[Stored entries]
▬▬▬▬▬▬▬▬▬▬
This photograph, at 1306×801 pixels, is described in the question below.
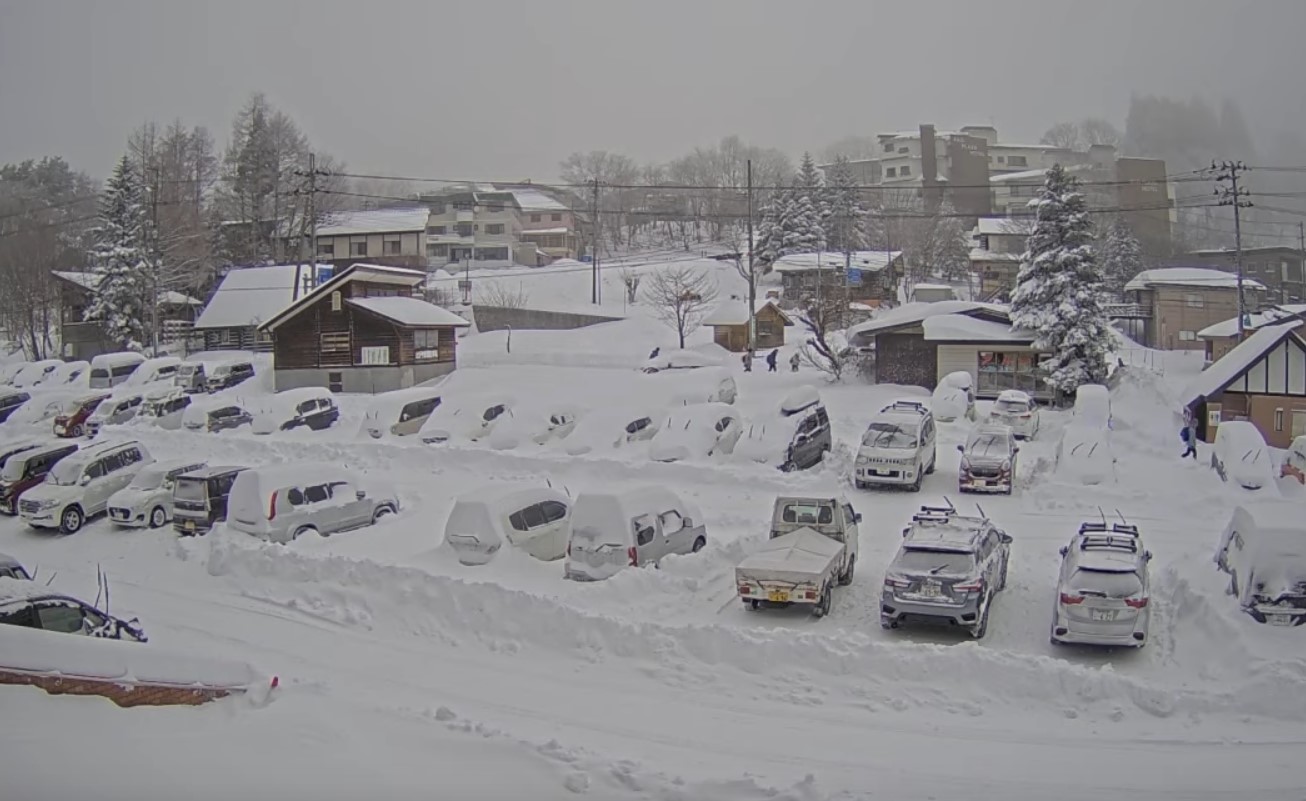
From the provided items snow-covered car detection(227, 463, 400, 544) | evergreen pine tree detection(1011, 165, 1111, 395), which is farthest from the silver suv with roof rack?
evergreen pine tree detection(1011, 165, 1111, 395)

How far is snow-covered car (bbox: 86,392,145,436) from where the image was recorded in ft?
109

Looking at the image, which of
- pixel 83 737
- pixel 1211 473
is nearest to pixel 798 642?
pixel 83 737

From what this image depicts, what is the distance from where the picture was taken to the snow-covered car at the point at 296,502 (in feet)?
58.0

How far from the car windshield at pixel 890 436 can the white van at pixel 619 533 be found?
8754 millimetres

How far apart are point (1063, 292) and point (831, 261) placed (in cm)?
2856

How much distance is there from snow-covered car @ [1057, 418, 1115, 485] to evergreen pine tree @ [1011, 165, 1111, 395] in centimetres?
▬▬▬▬▬▬▬▬▬▬
- PROBLEM TO SOLVE
Please revise the material above, replacing every "snow-covered car" with "snowy car" and keeping all else unchanged. Leave the pictures out of your answer.

- WRITTEN SOLUTION
This photograph, at 1306×801 pixels, is described in the question below.
From the provided items snowy car detection(227, 463, 400, 544) | evergreen pine tree detection(1011, 165, 1111, 395), which is farthest from the silver suv with roof rack?
evergreen pine tree detection(1011, 165, 1111, 395)

How far is snowy car (bbox: 86,392,145,436) from where the image was recorded in ft?
109

Looking at the image, which of
- pixel 83 737
- pixel 1211 473
is nearest to pixel 798 642?
pixel 83 737

From what this image depicts, what is the distance from where the picture was taken to the snowy car at the point at 296,502 (in feet)?
58.0

How far from the car windshield at pixel 890 436 can the white van at pixel 619 533 be found?
8754 millimetres

How far apart are point (1063, 292) and point (831, 261) placed (in cm)?
2856

How much distance is there from snowy car @ [1057, 418, 1115, 485] to evergreen pine tree @ [1011, 165, 1111, 395] in centimetres?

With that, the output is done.